Seqanswers Leaderboard Ad

**maubp** · 03-15-2010, 09:34 AM

Originally posted by maasha View Post

The advantage of the Biopieces is that a user can easily solve simple and complex tasks without having any programming experience.

Instead they need to know shell commands and piping?

On a serious note, you have a read_fastq for Sanger FASTQ files, and a read_solexa for Solexa FASTQ file, but no sign of a read_illumina for Illumina 1.3+ FASTQ files. See:

FASTQ format - Wikipedia

http://en.wikipedia.org/wiki/FASTQ_format

http://dx.doi.org/10.1093/nar/gkp1137

**maasha** · 03-15-2010, 11:17 AM

@maubp

A bit of UNIX knowledge can be acquired with a 20 minutes primer - enough to use Biopieces.

Also, I shall add a read_illumina Biopiece (I'll do that tomorrow).

Thanks for the heads-up.

**ohofmann** · 03-15-2010, 12:21 PM

This looks terrific. Add in BEDTools and a few basic shell scripts and quite a lot additional glue can be dropped from workflows.

**KevinLam** · 03-16-2010, 12:01 AM

Neat!
Curious question though.
How do you run bwa and bowtie without the binaries?

they are not listed in external tools here
http://code.google.com/p/biopieces/wiki/Installation

**maasha** · 03-16-2010, 12:10 AM

@KevinLam

Several of the Biopieces are simple wrappers around the binaries, such as BWA and Bowtie. Those Biopieces that have prerequisites have it stated in the "usage" information. E.g. http://code.google.com/p/biopieces/wiki/bowtie_seq

**jmw86069** · 03-16-2010, 06:48 AM

I've been using Biopieces off and on for about a year now, and just wanted to say thank you to Martin, it's fantastic! The recent additions of wrappers around other tools has been great. I have been using it more and more, alongside things like samtools, BEDtools, MUMmer, and the Kent source tree. There are some extremely useful utilities in there that just need a little massaging of data format. (As always.)

I may need to re-read your FAQ about contributing, because I had a couple humble suggestions, if I can be so bold... :-)

A write_sam or write_bam script would be great. I wrote a little wrapper script psl2bam.pl which converts BLAT results into a sequence-containing Bamfile for seeing the actual alignments.

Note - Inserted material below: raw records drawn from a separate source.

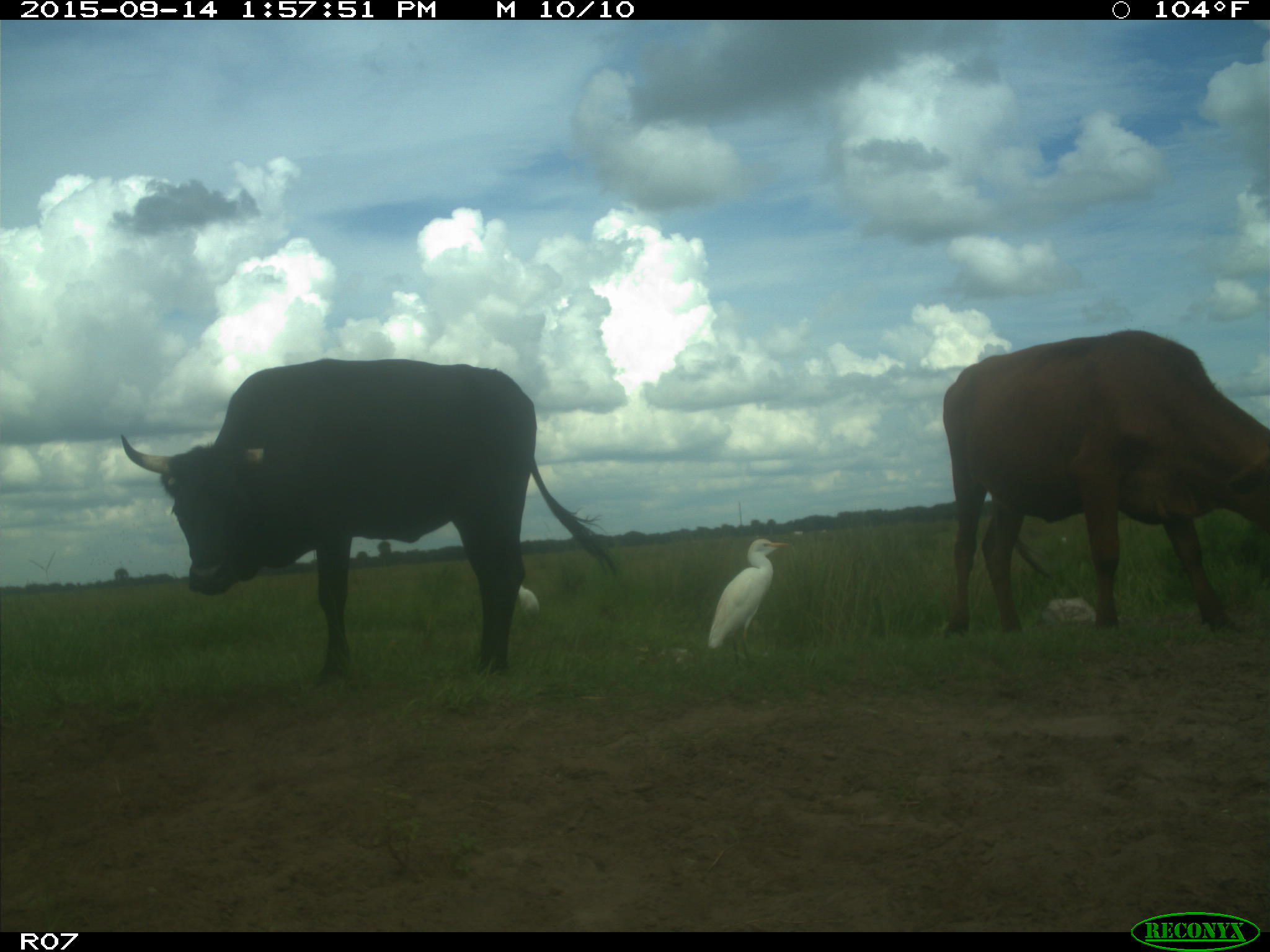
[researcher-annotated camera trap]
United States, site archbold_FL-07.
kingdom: Animalia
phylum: Chordata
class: Mammalia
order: Artiodactyla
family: Bovidae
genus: Bos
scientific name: Bos taurus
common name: domestic cow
Bos taurus (domestic cow).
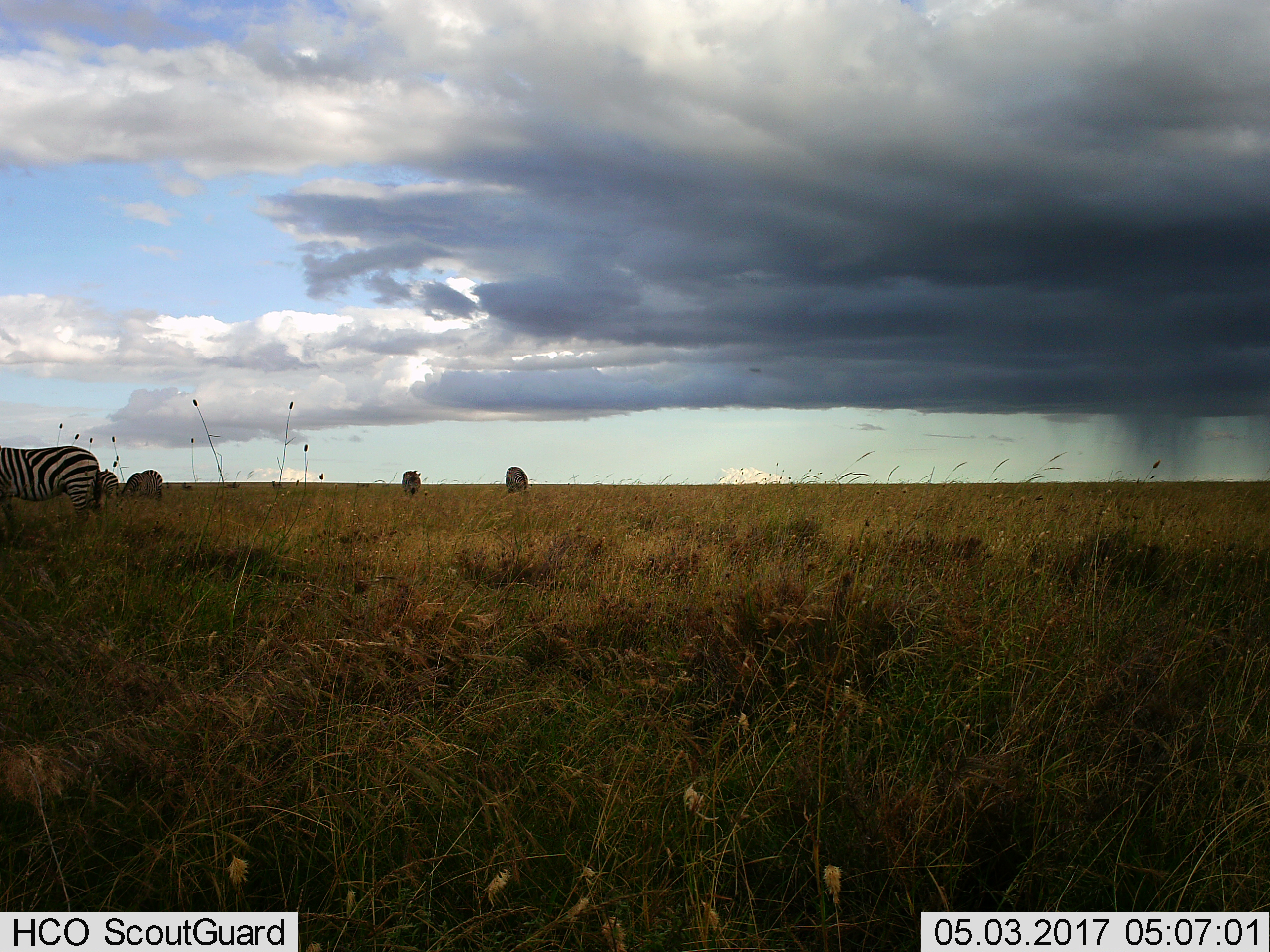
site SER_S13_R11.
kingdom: Animalia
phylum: Chordata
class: Mammalia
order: Perissodactyla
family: Equidae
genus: Equus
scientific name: Equus quagga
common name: plains zebra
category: zebraplains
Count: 5.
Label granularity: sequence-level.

I suspect the read_fasta, read_psl, merge_records, write_tab could be used to do something clone, then just needs to call samtools to sort it and make it "Bam!"

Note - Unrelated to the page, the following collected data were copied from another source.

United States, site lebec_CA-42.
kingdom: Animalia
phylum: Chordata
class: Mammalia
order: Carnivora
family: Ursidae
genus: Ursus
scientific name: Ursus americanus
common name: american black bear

What would you think about something to interface with the "UCSC table browser" downloads, so we could download a GTF or Bed file from commandline and manipulate in biopieces. E.g. feature intersects, merge annotations, sequence extraction, etc. I could contribute something here if you or others thought it'd be useful. (I saw your FAQ.)

I saw the BGB tools and a snapshot of it on Flickr. I'll trust your judgement that you need it. :-) But I liked your blog post about wanting more of these types of tools to talk freely with each other. Would you consider interfacing with GBrowse 2? Using Bamfiles, I find it very rapid to go from analysis to visualization (and back.) It seems that the biopieces framework could benefit those people using GBrowse quite a bit if there were a couple more hooks.

**maubp** · 03-16-2010, 07:09 AM

Originally posted by maasha View Post

Also, I shall add a read_illumina Biopiece (I'll do that tomorrow).

I see you have just recently updated the documentation. It looks like read_solexa now expects Illumina 1.3+ FASTQ files (with PHRED scores), and you don't support old Solexa 1.0 to Illumina 1.2 FASTQ files (with Solexa scores). Maybe I'm confused... but I fear you've just complicated things more.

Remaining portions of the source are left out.